What the task asks ->
Continue the excerpt on tool annotations and edge case testing from where it stops.

Document excerpt ->

4. Behavioral Annotations
Help LLMs use tools safely:
tool:
name: delete_user
annotations:
destructiveHint: true # Warns LLM this is destructive
idempotentHint: false # Multiple calls have different effects
tool:
name: get_weather
annotations:
readOnlyHint: true # Safe to call anytime
openWorldHint: true # Depends on external data
5. Edge Case Testing
Test boundary conditions and error cases:
tests:
- name: "Empty input"
description: "Verify handling of empty string"
arguments:
- key: text
value: ""
result: null
- name: "Maximum length"
description: "Test with maximum allowed length"
arguments:
- key: text
value: "x" # Repeated 1000 times
result: "processed"
- name: "Special characters"
description: "Ensure special chars are handled"
arguments:
- key: text
value: "Hello @#$%^&* World!"
result: "Hello World!"

Recorded data ->
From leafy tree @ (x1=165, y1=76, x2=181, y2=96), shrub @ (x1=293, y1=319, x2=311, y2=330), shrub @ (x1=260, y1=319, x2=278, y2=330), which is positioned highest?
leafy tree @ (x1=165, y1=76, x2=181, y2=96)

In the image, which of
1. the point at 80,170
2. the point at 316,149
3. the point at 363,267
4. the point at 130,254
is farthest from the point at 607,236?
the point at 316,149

...

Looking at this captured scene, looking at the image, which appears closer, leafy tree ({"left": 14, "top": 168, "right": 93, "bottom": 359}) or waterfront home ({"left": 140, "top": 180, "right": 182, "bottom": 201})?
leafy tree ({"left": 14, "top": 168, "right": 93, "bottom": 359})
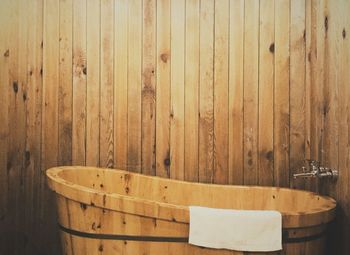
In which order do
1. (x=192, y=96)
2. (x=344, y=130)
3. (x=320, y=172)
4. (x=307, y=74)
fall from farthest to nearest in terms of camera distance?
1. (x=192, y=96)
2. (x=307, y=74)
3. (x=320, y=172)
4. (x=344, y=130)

Exercise answer ->
CI/CD Integration
Validation in CI
#!/bin/bash
# ci-validate.sh
set -e
echo "Running endpoint validation..."
if ! mxcp validate --json-output > validation-results.json; then
echo "Validation failed!"
cat validation-results.json
exit 1
fi
echo "All endpoints valid!"
Testing in CI
#!/bin/bash
# ci-test.sh
set -e
echo "Running endpoint tests..."
if ! mxcp test --json-output > test-results.json; then
echo "Tests failed!"
cat test-results.json
exit 1
fi
echo "All tests passed!"
Linting in CI
#!/bin/bash
# ci-lint.sh
# Run lint and check for warnings
mxcp lint --severity warning --json-output > lint-results.json
# Count warnings
WARNING_COUNT=$(jq 'length' lint-results.json)
if [ "$WARNING_COUNT" -gt 0 ]; then
echo "Found $WARNING_COUNT lint warnings:"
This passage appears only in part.